Branching

Overview

Teaching: 15 min
Exercises: 0 min
Questions
  • How can I work without affecting other people?

Objectives
  • Understand branches and pull requests.

If several people are working on the same repository then conflicts are bound to occur. This is a particular problem on the repos that contain common code. These are best avoided if people develop on their own branch.

So far, every new commit has be stacked on the last commit, and this set of commits forms the history of the repo on the master branch. When you create a new branch, you create a fork in the history, such that any new commits are created on this new track, and do not interfere with anything happening on master.
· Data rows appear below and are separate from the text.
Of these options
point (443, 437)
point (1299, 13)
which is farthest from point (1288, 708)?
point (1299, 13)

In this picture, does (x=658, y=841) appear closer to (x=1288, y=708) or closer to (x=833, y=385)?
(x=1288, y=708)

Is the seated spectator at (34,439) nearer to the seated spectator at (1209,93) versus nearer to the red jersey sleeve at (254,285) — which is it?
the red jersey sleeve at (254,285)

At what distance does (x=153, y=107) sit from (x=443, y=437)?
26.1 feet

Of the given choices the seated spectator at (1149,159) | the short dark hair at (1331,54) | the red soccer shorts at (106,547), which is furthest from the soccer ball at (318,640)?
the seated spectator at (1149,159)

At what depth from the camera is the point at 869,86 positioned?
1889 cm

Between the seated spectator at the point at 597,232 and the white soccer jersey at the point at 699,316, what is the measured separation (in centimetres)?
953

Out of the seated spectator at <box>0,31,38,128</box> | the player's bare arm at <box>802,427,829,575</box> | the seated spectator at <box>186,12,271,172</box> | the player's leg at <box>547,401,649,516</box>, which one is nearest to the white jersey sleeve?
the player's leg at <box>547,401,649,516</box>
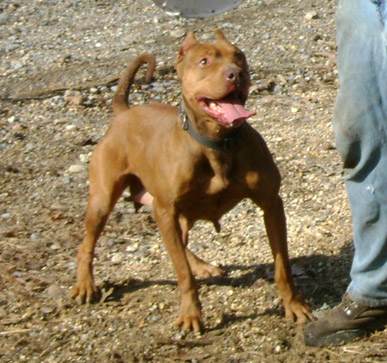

In DIAG, we have a policy that branches should be called <your-username>/<your-feature-name>. So, if I wanted to create a branch where I implement the svm classifier I would type:

$ git branch jmsmkn/svm-classifier
$ git checkout jmsmkn/svm-classifier

The first command creates the branch, and the second sets your working copy to that branch. Commiting works in the same way, only now the commits are only updating the branch that your working copy is on. You can always check which branch you’re working on with git status.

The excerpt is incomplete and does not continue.